The traffic flow’s properties are first converted into a format that could be processed in the following stages. The attributes pertinent to the attack are then identified in the subsequent step using a novel hybrid approach. This method uses a mixture of IG, ANOVA, and Relief criteria for feature weighting, followed by the final ranking of features conducted by a fuzzy model to ultimately determine the appropriate number of features for selection using the BEFS strategy. After selecting the attack-related features, in the third step, a CNN model is used for attack detection in each subnetwork. This learning model is deployed in the memory of the monitor node and performs local detection. At the end of the intrusion detection process, the monitoring nodes participating in the traffic stream share their local decision results with each other in order to determine the existence of a security threat in the traffic stream using a weighted voting strategy.

Pre-processing

The set of features that describe the connection between devices is preprocessed as the first stage in the suggested intrusion identification procedure. All categorical characteristics are initially transformed into numerical values during the preprocessing stage. During this procedure, all False/No values are changed to 0 s and all True/Yes values to 1 s. The dataset is then cleared of any records that have missing values. Every input numeric characteristic is normalized at the conclusion of the preprocessing stage. For this purpose, each numeric feature vector is mapped to the range of 0 to 1 using the following equation:

$${X}_{n}=\frac{x-{x}_{min}}{{x}_{max}-{x}_{min}}$$
(7)

In the above equation, \(x\) represents the feature vector before normalization and \({X}_{n}\) represents the values of this vector after normalization. Also, \({x}_{min}\) and \({x}_{max}\) describe the minimum and maximum numerical values in the feature vector x, respectively. The preprocessed feature set is used as the input of the proposed feature selection algorithm.

WRITTEN INSTRUCTION 1
Show every line in the rows below that contains the word "potted".

Spatial questions about pictures:

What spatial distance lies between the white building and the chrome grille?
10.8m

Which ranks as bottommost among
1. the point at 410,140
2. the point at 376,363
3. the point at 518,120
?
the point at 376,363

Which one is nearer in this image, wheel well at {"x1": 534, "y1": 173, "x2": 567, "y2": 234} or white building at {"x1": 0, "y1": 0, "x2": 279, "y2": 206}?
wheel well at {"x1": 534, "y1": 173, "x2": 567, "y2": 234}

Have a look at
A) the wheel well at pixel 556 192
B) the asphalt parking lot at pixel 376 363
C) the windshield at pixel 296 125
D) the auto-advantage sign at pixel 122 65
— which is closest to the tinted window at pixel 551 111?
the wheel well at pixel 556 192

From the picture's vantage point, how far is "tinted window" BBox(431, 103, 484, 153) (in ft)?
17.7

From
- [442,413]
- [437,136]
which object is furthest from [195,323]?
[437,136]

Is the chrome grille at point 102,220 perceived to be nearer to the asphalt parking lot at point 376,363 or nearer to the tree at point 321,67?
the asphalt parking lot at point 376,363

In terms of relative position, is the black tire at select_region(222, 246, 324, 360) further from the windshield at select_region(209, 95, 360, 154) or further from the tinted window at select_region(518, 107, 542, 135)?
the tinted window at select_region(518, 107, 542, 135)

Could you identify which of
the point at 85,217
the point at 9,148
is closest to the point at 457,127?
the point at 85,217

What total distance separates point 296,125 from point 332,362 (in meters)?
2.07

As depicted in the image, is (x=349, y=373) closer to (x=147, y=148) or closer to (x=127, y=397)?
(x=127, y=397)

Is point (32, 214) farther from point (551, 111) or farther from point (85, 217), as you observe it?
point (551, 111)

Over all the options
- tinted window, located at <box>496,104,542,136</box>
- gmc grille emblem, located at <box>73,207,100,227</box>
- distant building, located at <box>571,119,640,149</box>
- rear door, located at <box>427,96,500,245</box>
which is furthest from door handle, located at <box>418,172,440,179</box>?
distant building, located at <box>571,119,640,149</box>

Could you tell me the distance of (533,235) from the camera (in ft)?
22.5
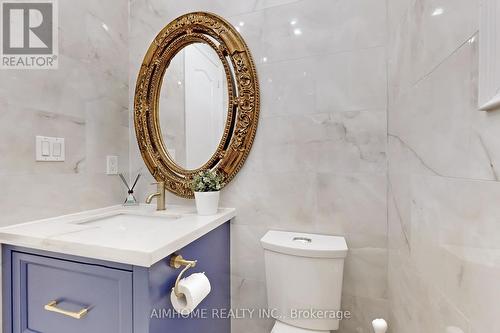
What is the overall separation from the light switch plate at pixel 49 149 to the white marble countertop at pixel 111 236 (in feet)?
0.91

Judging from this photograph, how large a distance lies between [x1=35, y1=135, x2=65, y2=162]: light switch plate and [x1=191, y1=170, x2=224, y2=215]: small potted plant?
2.08 ft

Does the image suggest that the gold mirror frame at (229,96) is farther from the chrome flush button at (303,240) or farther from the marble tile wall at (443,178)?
the marble tile wall at (443,178)

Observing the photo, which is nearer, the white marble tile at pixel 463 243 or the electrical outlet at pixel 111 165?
the white marble tile at pixel 463 243

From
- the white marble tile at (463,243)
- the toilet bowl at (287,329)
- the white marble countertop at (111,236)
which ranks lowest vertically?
the toilet bowl at (287,329)

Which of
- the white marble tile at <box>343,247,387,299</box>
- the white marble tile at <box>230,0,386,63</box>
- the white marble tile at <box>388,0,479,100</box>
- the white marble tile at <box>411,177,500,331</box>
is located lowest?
the white marble tile at <box>343,247,387,299</box>

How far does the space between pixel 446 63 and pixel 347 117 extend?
1.94 ft

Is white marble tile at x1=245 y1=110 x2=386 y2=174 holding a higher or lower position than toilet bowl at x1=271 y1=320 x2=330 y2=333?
higher

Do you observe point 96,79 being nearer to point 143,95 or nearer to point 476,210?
point 143,95

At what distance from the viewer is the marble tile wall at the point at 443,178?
0.44 m

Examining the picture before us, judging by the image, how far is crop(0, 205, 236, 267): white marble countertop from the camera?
76 cm

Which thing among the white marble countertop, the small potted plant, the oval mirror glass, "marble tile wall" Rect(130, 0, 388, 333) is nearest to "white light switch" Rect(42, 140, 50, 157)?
the white marble countertop

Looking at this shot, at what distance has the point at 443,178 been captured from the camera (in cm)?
60

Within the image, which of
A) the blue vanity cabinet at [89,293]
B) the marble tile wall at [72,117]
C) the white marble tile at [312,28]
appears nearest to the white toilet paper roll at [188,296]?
the blue vanity cabinet at [89,293]

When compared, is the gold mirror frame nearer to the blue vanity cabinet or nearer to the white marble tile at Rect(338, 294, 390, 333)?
the blue vanity cabinet
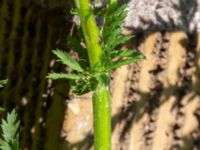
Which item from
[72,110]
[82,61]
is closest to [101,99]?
[82,61]

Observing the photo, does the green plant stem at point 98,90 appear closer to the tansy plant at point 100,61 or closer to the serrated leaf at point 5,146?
the tansy plant at point 100,61

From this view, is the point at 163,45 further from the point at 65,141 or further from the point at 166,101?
the point at 65,141

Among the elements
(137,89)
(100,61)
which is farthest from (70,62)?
(137,89)

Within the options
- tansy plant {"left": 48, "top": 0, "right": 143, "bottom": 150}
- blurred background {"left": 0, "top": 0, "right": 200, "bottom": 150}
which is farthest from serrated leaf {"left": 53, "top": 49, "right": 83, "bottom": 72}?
blurred background {"left": 0, "top": 0, "right": 200, "bottom": 150}

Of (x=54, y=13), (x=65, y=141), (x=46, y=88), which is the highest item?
(x=54, y=13)

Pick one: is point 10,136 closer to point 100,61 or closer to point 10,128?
point 10,128

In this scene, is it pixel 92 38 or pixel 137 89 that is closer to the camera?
pixel 92 38
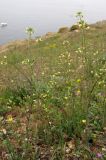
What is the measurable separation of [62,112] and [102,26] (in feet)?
50.2

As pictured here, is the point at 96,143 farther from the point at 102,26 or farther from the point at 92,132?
the point at 102,26

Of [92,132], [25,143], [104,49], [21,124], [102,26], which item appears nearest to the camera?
[25,143]

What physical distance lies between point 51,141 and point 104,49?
19.1ft

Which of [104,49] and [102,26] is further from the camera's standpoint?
[102,26]

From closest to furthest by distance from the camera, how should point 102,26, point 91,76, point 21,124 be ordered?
point 21,124, point 91,76, point 102,26

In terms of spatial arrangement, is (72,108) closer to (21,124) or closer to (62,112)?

WRITTEN INSTRUCTION 2
Write out the intrusion detection passage above, word for word, from "In the above" to "feature selection algorithm.".

PROBLEM SOLUTION 1
Judging from this photograph, how large a distance lies between [x1=35, y1=135, x2=65, y2=162]: light switch plate and [x1=191, y1=170, x2=224, y2=215]: small potted plant?
Which thing among the white marble countertop, the small potted plant, the oval mirror glass, "marble tile wall" Rect(130, 0, 388, 333) is nearest to "white light switch" Rect(42, 140, 50, 157)?

PROBLEM SOLUTION 2
In the above equation, \(x\) represents the feature vector before normalization and \({X}_{n}\) represents the values of this vector after normalization. Also, \({x}_{min}\) and \({x}_{max}\) describe the minimum and maximum numerical values in the feature vector x, respectively. The preprocessed feature set is used as the input of the proposed feature selection algorithm.